→ WORKING DATA:
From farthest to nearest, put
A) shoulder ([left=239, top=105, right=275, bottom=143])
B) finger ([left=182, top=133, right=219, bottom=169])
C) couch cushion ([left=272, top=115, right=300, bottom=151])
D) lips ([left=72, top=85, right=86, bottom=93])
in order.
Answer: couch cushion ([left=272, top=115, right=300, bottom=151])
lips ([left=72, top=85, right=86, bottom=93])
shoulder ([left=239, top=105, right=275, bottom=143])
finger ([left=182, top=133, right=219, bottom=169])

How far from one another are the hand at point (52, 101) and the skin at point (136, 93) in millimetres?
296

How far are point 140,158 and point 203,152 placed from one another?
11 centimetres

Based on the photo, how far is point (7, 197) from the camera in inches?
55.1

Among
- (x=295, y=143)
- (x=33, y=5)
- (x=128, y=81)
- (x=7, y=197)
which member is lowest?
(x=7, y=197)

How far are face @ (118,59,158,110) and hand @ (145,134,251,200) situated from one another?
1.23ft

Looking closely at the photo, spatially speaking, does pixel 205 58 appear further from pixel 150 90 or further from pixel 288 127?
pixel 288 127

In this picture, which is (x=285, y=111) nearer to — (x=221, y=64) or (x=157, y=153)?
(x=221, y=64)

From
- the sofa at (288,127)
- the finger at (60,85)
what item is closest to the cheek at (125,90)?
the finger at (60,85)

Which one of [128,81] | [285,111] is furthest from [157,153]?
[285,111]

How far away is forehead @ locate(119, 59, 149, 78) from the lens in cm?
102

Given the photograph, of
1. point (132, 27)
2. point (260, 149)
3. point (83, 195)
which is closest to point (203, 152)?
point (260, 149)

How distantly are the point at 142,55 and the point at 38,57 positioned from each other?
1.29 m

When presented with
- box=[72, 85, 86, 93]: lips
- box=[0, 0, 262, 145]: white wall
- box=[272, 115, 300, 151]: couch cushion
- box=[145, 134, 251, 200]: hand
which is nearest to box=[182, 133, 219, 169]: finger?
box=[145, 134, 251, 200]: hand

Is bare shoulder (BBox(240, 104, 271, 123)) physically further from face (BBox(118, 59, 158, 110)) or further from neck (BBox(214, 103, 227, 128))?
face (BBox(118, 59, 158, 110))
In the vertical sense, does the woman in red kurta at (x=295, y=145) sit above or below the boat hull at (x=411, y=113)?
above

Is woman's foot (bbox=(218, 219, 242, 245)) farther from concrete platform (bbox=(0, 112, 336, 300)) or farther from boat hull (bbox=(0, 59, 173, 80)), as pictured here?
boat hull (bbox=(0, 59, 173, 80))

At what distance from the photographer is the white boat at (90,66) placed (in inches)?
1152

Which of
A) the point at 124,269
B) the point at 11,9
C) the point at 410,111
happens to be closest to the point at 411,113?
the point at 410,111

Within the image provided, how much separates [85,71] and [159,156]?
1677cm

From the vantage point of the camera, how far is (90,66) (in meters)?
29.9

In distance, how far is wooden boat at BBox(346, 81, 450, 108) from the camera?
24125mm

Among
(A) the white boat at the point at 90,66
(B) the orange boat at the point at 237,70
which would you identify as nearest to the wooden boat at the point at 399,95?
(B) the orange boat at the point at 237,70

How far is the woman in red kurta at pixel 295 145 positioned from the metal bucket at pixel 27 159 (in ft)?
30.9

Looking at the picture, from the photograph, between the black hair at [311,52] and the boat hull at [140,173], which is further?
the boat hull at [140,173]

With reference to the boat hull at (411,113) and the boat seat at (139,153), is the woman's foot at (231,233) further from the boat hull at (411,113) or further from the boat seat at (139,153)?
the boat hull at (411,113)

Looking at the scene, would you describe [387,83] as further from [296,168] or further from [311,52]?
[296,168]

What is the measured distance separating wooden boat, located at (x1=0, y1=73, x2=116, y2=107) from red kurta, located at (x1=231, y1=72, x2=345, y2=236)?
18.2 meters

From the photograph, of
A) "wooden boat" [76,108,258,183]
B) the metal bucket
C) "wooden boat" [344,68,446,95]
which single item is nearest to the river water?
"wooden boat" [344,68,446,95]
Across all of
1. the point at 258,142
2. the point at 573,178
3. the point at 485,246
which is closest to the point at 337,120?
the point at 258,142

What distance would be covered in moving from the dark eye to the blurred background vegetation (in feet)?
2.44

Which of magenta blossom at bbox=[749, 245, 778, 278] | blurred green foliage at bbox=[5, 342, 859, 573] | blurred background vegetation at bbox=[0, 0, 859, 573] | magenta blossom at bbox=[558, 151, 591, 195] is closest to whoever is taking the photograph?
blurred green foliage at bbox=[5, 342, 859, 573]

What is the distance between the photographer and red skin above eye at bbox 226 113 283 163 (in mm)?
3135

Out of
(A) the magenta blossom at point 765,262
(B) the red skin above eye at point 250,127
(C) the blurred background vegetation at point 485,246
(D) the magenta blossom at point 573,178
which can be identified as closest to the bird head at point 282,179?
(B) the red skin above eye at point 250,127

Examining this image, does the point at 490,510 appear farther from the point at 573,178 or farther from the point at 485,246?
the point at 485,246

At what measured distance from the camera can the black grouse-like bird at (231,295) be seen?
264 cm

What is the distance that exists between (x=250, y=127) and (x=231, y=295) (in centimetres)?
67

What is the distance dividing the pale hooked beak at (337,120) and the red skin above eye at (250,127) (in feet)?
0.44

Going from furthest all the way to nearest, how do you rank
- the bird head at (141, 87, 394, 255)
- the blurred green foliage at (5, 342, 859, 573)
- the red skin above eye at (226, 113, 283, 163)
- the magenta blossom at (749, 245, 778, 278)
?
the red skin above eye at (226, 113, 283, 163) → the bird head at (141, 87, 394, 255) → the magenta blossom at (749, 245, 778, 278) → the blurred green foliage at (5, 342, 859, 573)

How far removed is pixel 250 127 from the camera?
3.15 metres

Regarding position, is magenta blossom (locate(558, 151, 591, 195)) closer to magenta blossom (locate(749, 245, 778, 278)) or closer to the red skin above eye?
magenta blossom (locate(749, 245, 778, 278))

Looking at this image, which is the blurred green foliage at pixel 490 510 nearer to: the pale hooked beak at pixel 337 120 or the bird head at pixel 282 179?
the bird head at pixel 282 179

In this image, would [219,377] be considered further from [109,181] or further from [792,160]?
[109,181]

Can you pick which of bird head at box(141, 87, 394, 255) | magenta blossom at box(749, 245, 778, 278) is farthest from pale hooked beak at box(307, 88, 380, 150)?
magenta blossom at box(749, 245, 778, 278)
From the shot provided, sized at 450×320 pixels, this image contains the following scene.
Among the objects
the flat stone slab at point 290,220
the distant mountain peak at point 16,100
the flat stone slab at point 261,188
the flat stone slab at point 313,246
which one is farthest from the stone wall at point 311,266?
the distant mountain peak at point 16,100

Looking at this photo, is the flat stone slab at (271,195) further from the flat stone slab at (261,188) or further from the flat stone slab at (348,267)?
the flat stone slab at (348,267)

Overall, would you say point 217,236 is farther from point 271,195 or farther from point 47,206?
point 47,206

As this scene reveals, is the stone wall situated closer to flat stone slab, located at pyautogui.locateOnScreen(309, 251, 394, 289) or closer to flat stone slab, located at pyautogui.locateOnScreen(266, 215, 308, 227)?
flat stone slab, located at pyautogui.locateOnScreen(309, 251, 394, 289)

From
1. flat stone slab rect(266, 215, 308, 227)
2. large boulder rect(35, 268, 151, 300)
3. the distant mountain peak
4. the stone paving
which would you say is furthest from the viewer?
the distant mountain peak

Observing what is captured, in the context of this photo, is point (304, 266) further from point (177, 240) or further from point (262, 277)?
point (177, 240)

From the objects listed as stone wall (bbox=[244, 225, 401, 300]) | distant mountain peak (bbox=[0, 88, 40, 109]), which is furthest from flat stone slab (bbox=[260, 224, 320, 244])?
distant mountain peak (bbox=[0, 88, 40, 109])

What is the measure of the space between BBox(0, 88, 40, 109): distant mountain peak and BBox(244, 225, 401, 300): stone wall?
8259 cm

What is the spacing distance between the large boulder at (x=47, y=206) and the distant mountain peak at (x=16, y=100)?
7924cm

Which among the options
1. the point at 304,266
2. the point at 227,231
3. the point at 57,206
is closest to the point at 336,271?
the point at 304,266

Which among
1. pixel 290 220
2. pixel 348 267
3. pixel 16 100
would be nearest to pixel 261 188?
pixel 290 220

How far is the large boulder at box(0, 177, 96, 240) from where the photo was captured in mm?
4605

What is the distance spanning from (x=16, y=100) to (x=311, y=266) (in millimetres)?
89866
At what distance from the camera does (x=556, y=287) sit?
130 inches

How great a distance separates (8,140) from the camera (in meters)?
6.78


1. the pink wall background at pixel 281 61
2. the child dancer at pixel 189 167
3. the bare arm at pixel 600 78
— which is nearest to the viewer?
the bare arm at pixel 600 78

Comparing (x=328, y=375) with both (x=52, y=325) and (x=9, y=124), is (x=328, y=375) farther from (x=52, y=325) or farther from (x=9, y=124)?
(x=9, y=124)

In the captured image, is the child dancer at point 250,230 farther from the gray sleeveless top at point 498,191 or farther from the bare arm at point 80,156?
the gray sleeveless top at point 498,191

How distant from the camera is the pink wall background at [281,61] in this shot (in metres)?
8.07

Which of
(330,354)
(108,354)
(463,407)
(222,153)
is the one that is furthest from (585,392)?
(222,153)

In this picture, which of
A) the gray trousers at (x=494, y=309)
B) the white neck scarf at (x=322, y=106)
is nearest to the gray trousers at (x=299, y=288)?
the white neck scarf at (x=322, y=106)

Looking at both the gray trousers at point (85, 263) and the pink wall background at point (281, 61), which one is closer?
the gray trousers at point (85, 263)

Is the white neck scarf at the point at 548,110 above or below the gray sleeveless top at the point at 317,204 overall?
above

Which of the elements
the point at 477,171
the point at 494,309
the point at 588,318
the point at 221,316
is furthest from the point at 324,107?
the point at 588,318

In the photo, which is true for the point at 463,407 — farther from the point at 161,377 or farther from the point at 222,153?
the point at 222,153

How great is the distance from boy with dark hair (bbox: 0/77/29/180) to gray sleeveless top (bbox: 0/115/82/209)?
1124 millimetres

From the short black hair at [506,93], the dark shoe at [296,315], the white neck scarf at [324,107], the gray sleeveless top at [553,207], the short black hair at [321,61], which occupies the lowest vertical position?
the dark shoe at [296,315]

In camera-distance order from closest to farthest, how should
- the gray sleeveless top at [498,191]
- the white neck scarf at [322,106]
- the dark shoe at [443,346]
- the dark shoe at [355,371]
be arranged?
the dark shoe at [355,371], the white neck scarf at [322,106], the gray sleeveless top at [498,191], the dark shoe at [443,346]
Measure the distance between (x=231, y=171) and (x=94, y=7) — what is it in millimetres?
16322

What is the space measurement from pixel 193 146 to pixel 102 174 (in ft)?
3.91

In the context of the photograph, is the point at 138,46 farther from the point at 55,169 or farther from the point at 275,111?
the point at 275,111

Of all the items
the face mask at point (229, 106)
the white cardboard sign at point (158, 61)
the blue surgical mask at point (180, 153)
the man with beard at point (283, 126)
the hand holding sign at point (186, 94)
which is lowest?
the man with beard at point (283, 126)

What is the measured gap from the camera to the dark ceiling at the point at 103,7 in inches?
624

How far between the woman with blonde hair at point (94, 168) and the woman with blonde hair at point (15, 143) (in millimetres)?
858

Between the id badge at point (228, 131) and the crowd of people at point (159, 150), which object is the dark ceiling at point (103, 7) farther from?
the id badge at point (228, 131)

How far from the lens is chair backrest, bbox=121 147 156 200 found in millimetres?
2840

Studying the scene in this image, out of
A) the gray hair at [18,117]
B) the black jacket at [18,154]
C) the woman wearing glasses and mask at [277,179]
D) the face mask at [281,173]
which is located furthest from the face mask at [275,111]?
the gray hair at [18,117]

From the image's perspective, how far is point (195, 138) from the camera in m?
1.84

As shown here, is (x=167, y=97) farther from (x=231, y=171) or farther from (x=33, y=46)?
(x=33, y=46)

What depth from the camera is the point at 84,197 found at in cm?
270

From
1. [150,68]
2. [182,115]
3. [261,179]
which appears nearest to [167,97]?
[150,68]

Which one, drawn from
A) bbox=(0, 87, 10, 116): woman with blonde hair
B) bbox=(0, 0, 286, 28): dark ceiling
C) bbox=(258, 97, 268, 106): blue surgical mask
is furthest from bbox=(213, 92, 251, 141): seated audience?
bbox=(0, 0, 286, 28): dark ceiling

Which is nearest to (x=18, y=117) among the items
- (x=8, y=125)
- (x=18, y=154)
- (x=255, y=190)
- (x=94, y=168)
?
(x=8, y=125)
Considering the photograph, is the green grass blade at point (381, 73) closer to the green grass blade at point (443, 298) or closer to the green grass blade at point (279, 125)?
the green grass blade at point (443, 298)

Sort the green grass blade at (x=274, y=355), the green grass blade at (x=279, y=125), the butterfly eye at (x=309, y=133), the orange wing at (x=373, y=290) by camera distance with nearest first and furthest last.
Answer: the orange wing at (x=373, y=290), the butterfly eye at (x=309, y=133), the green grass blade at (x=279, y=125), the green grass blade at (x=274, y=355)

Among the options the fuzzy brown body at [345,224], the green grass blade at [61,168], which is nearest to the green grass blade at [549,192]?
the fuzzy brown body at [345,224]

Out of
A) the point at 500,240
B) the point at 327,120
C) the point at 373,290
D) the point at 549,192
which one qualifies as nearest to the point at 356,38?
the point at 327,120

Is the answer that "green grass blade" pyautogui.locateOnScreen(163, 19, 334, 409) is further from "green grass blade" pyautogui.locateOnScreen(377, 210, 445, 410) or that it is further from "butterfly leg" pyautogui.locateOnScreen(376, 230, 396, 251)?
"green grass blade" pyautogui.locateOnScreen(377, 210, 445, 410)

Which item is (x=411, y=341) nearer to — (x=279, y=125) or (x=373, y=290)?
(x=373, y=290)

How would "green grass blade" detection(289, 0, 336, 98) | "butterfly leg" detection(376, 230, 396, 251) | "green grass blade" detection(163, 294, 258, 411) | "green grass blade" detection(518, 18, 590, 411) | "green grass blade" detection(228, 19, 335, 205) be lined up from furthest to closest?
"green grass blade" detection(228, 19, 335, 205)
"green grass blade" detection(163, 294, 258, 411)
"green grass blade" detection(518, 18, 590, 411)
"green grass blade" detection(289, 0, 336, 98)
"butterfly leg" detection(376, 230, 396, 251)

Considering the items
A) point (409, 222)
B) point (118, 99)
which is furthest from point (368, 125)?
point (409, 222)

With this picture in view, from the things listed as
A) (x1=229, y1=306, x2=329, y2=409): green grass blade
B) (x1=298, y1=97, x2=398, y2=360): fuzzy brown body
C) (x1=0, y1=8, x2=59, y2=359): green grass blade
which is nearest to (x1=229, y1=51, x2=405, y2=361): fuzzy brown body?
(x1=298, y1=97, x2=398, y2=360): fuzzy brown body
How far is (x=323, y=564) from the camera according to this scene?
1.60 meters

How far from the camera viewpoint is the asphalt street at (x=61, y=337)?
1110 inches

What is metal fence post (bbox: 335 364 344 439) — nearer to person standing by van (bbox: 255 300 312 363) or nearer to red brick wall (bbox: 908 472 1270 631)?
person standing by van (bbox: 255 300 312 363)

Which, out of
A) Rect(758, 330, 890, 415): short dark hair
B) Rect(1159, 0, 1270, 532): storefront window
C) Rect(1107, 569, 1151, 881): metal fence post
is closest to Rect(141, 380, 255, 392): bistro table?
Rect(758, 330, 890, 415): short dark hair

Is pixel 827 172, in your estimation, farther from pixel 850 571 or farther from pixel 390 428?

→ TASK GOAL:
Please transcribe the data from the line with "Considering the photograph, is" to the line with "Answer: the orange", including both of those lines.

→ COMPLETED EXERCISE:
Considering the photograph, is the green grass blade at point (381, 73) closer to the green grass blade at point (443, 298) or closer to the green grass blade at point (279, 125)?
the green grass blade at point (443, 298)

Sort the green grass blade at (x=274, y=355), the green grass blade at (x=279, y=125), the butterfly eye at (x=309, y=133), the orange wing at (x=373, y=290) by camera distance with nearest first and furthest last.
Answer: the orange wing at (x=373, y=290), the butterfly eye at (x=309, y=133), the green grass blade at (x=279, y=125), the green grass blade at (x=274, y=355)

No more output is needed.